Linked with our presentation of The International Association of Women Judges IAWJ.
She is one of the 1000 women proposed fort the Nobel Peace Price 2005.
Goes with ‘Assuming Authority‘.
She says: “Being able to help others is a great opportunity and a duty toward the most disempowered among us. I dedicate the Nobel Peace Prize 2005 to the victims of all forms of violence the world over.”
Fatoumata Dembélé Diarra – Mali
She works for the Observatoire des Droits de l’Enfant et de la Femme (ODEF), and for the Fédération Internationale des Femmes des carrières Juridiques (FIFCJ).
Fatoumata obtained a licence in human rights from the University of Dakar in 1971, a master in legal sciences from the national school of administration of Bamako (ENA) in 1974, and a diploma from the national legal school of Paris in 1977. She has done many university courses. She also has a rich career in the Malian judicial world.
After holding several portfolios in the different courts and courses, she finally became head of the national directorate of judicial matters.
It is for that position that the UN summoned her to the Criminal Court in the former Yugoslavia then to the all new CPI (International Criminal Court).
All those who know Fatoumata and all those she approaches, recognize her seriousness, modesty, courage and combativeness. She is never too tired to defend the rights of the women and children. She is a fighter for liberty and never backs away from an obstacle in any fight in which she participates.
Fatoumata Dembélé Diarra (50) was at the heart of the Malian Democratic Movement that opposed the monolithic and dictatorial system of General Moussa Traoré in 1991. At the time of the Sovereign National Lecture of Mali in 1991, Madame Diarra Fatoumata was an expert member of the group of people who contributed to the compilation of fundamental texts of a democratic Mali. She was elected Judge of the International Criminal Court in 2003. Fatoumata Dembélé has served as a member of the National Pilot Committee of the correction of the family code. If the code is adopted this will be a major advance for Mali, which will be obliged to adapt certain of its legal texts to today’s realities.
She was also president of the preparatory national committee of the Beijing Summit on women in 1995. This was a big responsibility for her but gave her the opportunity become familiar with the situation of women in Mali to forward to this international United Nations meeting in the Chinese capital.
Fatoumata was president of the network of NGO support to the Electoral Process in Mali (Network APEM) that has been responsible for non-partisan observation of the different elections in Mali since its creation in 1996. She is therefore a militant supporter of human rights and a determined democrat who has spared no effort so that her country can rise alongside democratic African countries.

::::::::::

#### Exercise objective
Please copy the profile of Fatoumata Dembélé Diarra, starting with "Fatoumata Dembélé Diarra –" and going on through "Malian judicial world.", and substitute "degree" for "licence".

::::::::::

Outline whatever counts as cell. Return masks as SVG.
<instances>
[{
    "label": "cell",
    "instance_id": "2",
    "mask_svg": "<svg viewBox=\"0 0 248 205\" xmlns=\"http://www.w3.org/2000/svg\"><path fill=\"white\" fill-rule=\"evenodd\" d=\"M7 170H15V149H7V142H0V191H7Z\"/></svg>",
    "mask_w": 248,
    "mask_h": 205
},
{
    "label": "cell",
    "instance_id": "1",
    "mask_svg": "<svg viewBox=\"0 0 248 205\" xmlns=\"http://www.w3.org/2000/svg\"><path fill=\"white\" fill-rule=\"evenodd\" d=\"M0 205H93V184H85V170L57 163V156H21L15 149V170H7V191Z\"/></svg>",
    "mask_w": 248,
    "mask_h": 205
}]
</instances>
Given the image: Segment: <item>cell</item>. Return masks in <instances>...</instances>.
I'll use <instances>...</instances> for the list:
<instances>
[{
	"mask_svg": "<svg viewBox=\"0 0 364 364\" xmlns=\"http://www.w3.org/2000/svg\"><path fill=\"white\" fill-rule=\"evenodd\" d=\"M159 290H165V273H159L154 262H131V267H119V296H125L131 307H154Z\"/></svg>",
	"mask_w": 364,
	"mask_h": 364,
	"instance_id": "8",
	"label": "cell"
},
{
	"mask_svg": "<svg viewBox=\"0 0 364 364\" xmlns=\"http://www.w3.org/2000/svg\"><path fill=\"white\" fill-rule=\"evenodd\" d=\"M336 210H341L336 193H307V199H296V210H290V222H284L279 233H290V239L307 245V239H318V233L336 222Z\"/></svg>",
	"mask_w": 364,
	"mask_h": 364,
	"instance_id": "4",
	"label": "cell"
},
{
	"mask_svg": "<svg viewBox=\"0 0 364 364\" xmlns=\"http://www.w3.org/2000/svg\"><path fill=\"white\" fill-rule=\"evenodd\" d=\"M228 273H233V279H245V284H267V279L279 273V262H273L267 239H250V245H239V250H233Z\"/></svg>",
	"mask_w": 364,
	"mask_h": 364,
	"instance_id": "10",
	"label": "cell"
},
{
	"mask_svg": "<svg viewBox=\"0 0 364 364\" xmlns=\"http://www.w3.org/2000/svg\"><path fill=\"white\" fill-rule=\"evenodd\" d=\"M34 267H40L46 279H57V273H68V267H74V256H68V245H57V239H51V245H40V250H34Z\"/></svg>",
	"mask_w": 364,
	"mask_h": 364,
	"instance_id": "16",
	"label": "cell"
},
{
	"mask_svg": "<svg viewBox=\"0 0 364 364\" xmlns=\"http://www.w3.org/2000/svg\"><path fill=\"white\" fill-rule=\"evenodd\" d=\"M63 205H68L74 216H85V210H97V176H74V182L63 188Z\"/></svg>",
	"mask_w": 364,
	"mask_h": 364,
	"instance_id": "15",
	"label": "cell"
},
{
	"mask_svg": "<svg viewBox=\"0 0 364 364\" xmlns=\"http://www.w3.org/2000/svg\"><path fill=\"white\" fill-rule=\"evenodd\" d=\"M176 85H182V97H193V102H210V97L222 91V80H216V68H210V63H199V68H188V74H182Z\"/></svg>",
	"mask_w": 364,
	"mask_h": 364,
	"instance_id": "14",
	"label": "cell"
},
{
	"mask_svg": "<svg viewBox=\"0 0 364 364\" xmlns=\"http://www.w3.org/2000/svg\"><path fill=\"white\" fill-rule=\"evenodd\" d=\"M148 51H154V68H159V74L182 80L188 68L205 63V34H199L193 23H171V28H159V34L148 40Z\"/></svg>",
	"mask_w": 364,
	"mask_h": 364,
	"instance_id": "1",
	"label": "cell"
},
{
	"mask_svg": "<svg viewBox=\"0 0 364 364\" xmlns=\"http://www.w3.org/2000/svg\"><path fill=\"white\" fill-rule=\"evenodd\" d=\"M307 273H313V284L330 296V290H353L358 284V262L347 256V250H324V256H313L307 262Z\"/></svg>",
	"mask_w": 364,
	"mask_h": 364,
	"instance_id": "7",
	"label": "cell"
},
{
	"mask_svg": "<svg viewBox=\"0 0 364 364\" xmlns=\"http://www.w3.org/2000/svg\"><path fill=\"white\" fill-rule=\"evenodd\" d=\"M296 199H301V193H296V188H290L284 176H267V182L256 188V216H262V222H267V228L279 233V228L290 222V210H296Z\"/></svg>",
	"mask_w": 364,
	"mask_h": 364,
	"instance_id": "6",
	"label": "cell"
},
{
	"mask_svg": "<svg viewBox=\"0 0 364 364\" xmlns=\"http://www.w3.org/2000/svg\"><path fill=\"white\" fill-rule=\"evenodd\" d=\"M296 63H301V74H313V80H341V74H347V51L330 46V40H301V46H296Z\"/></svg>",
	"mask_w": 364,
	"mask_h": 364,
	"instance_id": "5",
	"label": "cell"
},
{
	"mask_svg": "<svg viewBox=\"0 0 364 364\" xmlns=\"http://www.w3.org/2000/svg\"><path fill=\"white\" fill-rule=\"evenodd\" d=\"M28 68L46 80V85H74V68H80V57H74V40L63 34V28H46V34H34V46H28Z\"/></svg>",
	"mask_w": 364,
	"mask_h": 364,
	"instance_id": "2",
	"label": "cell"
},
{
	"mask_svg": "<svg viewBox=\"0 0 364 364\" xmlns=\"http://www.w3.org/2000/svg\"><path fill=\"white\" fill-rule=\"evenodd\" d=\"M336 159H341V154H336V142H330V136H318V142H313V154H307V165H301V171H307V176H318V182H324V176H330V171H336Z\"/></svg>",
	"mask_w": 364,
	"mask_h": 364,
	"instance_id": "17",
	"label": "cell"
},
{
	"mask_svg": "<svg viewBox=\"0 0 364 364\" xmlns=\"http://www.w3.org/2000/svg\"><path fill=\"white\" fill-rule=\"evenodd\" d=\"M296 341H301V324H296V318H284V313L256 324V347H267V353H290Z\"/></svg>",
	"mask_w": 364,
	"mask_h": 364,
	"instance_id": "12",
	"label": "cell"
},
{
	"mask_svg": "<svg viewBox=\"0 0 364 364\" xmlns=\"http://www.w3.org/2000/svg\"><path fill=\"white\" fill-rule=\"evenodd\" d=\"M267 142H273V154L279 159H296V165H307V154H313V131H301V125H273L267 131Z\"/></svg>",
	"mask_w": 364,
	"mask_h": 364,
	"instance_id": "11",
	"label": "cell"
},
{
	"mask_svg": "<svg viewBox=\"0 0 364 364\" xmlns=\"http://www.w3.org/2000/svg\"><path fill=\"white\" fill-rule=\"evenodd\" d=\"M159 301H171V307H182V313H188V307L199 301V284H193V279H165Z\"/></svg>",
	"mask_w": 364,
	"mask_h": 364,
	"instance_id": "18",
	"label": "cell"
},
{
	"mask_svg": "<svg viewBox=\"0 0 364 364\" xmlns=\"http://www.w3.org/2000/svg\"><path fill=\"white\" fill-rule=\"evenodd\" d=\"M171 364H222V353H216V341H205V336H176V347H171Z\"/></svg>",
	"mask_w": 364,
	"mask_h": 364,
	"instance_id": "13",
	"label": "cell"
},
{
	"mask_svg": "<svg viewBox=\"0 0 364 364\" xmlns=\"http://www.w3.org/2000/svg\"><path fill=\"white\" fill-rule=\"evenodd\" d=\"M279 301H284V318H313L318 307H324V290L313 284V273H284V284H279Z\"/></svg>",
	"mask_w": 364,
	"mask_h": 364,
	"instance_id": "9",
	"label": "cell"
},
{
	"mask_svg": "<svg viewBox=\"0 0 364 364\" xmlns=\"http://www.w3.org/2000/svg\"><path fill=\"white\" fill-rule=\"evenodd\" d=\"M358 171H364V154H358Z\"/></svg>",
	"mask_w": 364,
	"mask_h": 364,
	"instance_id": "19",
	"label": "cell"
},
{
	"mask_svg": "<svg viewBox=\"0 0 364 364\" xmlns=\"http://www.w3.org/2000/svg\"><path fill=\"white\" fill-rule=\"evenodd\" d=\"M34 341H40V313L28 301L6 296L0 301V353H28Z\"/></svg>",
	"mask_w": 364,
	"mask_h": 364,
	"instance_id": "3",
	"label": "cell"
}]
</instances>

::::::::::

#### Completed task
Fatoumata Dembélé Diarra – Mali
She works for the Observatoire des Droits de l’Enfant et de la Femme (ODEF), and for the Fédération Internationale des Femmes des carrières Juridiques (FIFCJ).
Fatoumata obtained a degree in human rights from the University of Dakar in 1971, a master in legal sciences from the national school of administration of Bamako (ENA) in 1974, and a diploma from the national legal school of Paris in 1977. She has done many university courses. She also has a rich career in the Malian judicial world.